Cartonnier faux fur collar jacket (thrifted, $20) – I love this little cropped jacket; it makes me feel a little bit cooler every time I wear it.

Mackage leather jacket (thrifted, $50) – A lucky score during a thrift sale day; this is a practically new, in perfect condition. I love leather jackets, and this one has the thickest, nicest leather – and it’s very warm as well.

Favourite accessories: Napoleoni flats (thrifted, $6); Rafael jewelry (all secondhand); beaded clutch (thrifted, $10).

Worst Purchases of 2019

Staring at Stars fur vest (thrifted, $16.50) – I love this in principle, but in action it makes me look like Chewbacca. I just don’t think I can pull it off. I will either keep this as a potential Halloween costume, or swap/donate it. I have no pictures of this because I haven’t worn it.
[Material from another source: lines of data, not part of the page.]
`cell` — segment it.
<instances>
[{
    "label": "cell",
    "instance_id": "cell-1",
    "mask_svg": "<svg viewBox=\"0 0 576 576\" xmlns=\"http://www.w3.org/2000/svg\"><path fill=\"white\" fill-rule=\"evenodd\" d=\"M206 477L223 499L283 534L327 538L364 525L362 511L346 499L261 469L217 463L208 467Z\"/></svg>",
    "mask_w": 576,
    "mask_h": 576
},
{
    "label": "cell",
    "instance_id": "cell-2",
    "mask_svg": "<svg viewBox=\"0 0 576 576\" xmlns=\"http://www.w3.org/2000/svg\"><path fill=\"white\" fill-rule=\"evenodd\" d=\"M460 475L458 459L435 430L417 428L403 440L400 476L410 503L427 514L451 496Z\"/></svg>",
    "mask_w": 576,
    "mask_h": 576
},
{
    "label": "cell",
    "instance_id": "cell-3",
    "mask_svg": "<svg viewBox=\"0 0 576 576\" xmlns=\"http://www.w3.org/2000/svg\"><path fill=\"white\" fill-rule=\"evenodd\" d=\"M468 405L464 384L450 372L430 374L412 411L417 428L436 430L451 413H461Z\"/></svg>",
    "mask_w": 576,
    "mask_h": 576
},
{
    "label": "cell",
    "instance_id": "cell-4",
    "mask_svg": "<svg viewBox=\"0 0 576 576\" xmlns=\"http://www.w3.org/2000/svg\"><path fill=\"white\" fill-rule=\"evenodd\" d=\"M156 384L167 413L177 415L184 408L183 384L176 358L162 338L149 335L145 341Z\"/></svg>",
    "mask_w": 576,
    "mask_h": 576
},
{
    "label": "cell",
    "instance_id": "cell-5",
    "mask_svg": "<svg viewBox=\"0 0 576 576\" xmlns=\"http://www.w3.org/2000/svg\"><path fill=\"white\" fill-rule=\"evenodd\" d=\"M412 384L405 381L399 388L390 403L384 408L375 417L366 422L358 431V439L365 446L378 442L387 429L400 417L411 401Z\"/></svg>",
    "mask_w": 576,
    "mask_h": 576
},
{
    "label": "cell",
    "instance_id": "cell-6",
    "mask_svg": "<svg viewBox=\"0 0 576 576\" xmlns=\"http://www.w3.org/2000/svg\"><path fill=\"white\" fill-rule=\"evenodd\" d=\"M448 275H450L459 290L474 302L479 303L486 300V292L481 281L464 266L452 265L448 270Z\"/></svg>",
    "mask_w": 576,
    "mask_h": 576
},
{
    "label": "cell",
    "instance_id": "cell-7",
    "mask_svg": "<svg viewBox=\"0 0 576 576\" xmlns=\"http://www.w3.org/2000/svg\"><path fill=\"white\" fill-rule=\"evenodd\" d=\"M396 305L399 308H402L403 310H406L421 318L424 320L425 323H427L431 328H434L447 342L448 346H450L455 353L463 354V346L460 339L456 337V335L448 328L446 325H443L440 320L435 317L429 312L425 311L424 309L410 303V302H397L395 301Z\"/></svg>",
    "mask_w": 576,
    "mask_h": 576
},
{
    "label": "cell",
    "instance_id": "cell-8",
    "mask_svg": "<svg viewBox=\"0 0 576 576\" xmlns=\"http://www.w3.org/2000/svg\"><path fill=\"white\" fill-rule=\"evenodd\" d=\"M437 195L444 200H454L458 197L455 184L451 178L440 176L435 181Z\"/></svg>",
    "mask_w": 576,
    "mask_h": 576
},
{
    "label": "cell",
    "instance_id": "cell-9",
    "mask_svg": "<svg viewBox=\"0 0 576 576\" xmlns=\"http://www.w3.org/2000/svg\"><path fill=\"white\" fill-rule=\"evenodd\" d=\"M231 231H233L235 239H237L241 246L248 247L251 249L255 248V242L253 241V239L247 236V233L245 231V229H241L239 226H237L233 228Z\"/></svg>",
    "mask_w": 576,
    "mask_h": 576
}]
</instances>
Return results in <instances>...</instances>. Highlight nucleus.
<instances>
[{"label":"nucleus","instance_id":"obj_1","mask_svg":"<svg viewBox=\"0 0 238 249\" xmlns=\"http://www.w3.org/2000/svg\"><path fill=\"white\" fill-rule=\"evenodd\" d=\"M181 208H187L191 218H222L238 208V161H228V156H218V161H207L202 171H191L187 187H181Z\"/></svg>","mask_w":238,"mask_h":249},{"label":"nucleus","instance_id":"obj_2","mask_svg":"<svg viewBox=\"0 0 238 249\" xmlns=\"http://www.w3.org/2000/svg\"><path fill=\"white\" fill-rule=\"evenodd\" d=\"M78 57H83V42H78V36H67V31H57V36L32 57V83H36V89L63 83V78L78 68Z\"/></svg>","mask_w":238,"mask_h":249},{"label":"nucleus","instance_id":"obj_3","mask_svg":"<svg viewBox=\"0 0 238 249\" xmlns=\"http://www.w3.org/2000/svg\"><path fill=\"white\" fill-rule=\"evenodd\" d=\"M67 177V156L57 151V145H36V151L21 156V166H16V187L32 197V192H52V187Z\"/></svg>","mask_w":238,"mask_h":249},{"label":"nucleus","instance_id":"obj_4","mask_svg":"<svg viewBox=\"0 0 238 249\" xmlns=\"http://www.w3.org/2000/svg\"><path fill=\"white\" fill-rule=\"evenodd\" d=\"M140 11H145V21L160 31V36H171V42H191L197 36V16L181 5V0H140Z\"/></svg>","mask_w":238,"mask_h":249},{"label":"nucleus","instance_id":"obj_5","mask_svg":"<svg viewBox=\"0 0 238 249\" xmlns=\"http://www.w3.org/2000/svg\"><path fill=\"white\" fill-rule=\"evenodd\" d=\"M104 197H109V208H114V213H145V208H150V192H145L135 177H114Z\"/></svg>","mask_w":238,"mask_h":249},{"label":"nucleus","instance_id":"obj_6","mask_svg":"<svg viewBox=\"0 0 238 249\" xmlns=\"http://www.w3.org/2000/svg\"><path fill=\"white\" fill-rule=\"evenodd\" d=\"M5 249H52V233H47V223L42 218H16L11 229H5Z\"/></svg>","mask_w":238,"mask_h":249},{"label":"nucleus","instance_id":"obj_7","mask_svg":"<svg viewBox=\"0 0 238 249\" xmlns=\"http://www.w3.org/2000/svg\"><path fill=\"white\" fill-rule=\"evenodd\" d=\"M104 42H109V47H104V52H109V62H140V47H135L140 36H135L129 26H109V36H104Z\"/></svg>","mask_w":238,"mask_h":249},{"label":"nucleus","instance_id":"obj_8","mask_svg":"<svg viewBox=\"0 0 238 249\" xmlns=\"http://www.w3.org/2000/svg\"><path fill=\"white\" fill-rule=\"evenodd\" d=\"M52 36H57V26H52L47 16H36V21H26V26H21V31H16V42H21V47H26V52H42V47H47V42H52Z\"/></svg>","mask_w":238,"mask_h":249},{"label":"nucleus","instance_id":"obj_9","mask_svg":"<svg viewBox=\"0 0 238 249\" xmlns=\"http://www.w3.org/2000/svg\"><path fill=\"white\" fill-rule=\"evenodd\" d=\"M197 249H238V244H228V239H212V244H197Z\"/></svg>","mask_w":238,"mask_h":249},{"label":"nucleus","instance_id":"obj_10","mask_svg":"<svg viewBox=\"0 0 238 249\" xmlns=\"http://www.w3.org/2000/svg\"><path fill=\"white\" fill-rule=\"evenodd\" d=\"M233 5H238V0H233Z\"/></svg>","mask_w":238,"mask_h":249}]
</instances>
Elevenses linen coat (thrifted, $10) – A lovely coat that I’ve worn a few times, but not my style. I will probably either consign or try to sell it directly next spring.

H&M jacquard jacket (secondhand, $40) – I fell in love with the idea of this coat but later realized that it’s not particularly versatile for my lifestyle. If I had paid $10 for at the thrift store, it wouldn’t be as big of a deal. But I bought it from a reseller and paid quite a bit more than I would normally spend on a (non-leather) coat, especially from a fast fashion brand – hence some buyer’s remorse on my part.

MSGM mini skirt (thrifted, $13) – I was seduced by the label (and the fact it was new with tags) and ignored that it was (a) too short, (b) not really my style. I never wore this, and didn’t end up selling it, so I re-donated it.

Isabel Marant blouse (thrifted, $13) – same deal as above. Not really my style, but I was simply too excited to find a “cool girl” label. If I don’t end up selling it next spring, I may end up giving it another try out of sheer contrariness. Or just putting it in my annual clothing swap. Sigh.

Your turn: What were your best and worst purchases of 2019, and what if anything did you learn from them?